Submit a Pamphlet
Argument Scope and Constraints
Pamphlets may advance a wide range of arguments. To be eligible for submission, however, a pamphlet must be lawful to publish and distribute under United States law and must comply with the requirements below:
Editorial Control
- We reserve the right to judge compliance with our requirements.
- We will not provide feedback or explanations for our decisions.
- We do not evaluate argument correctness, ideology, or conclusions.
- We do not conduct peer review, verify sources, or independently validate empirical claims.
- When publishing, we may adjust frontmatter as deemed necessary.
- We may make minor formatting or typographic edits only prior to publishing.
Process Overview
- Download our Markdown text file template as a starting point.
- Write your pamphlet in keeping with our requirements, below.
- Fill in the "frontmatter" metadata at the very top of the file as best you can.
- Do a final review that it meets our requirements.
- Submit your pamphlet to us.
- We will either accept for publishing or reject without comment if we do not believe it meets our rules.
- Rejected pamphlets can be revised and resubmitted.
Technical Requirements
- Markdown format UTF-8 text file
- Text only (one file only)
- English language
- Completed frontmatter per our template
- Generally between 2,000 and 10,000 words
Editorial Criteria
- Fit with the Format. Takes the form of a complete, self-contained pamphlet.
- Addressed to a Reader. Directed toward an unknown reader, not a faction or movement.
- Serious Engagement. A sustained attempt to examine a question or position.

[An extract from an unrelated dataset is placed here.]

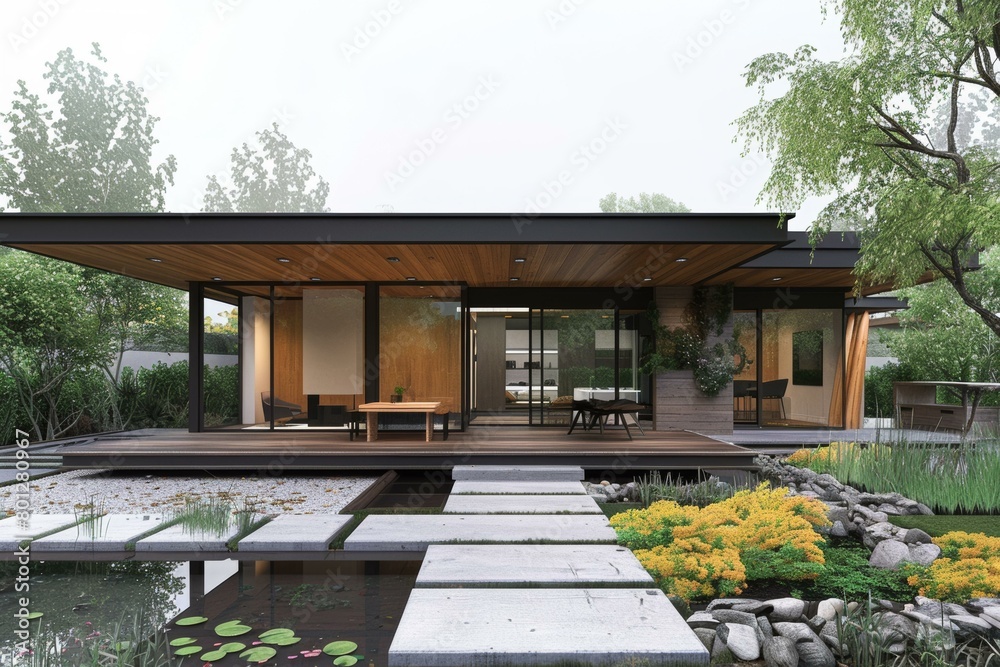 Modern house with minimalist design and natural elements Modern house with minimalist design and natural elements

- Cogency. The pamphlet advances at least one identifiable argument or line of reasoning.
- Clarity and Legibility. Readable without specialized training; difficulty is acceptable.
- Claim Visibility. Claims stated plainly enough to be understood and contested.
Rules of Argument
- No Ad Hominem Attacks. Arguments must address claims, reasoning, and evidence.
- No Straw-Manning. Positions must be represented fairly.
- No Harassment, Threats, or Intimidation. Targeted harassment is not permitted.
- No Incitement to Violence or Lawless Action.
- No Dehumanization. Persons or groups may not be denied basic human standing.
- No Obfuscating Harm. Where an argument endorses or relies on coercion or intentional harm, that fact must be made explicit.
Author Requirements
By submitting a pamphlet to Pamphletariat, the author agrees to the following:
- New, original work. The pamphlet is your own original work and has not been previously published elsewhere in substantially the same form.
- Pseudonymous publication. Pamphlets are published under a pseudonym. Currently this is your GitHub account name, so this must not be personally identifying.
- No public authorship claims (ongoing). The author will not publicly claim authorship of a specific pamphlet or disclose identifying information that would reasonably allow attribution, now or hereafter.
- GitHub anonymity responsibility. Submission currently occurs via GitHub. The author is responsible for ensuring that their GitHub account, profile, commit metadata, pull requests, comments, and related activity do not reveal their identity, both at the time of submission and in the future. A new, special-purpose, anonymous GitHub account is recommended. Pamphletariat cannot guarantee anonymity beyond the published pamphlet itself.
- Exclusive publication license. The author retains copyright but grants Pamphletariat an exclusive, irrevocable, perpetual license to publish, reproduce, distribute, and display the pamphlet in any medium or format, now known or later developed, and to sublicense those rights solely as necessary for hosting, archiving, or distribution. This license includes permission to make minor typographic or formatting corrections that do not alter the substance of the argument. The author may not republish the pamphlet elsewhere in substantially the same published form.
- Permanence. The author understands that published pamphlets cannot be retracted or substantively modified. Clarifications, revisions, or reversals must be made through a new pamphlet.
If a submission is not accepted for publication (i.e., the GitHub pull request is closed without merge), no license is granted and the author remains free to publish or use the work elsewhere in any form.
Submission via GitHub pull request constitutes agreement to these terms.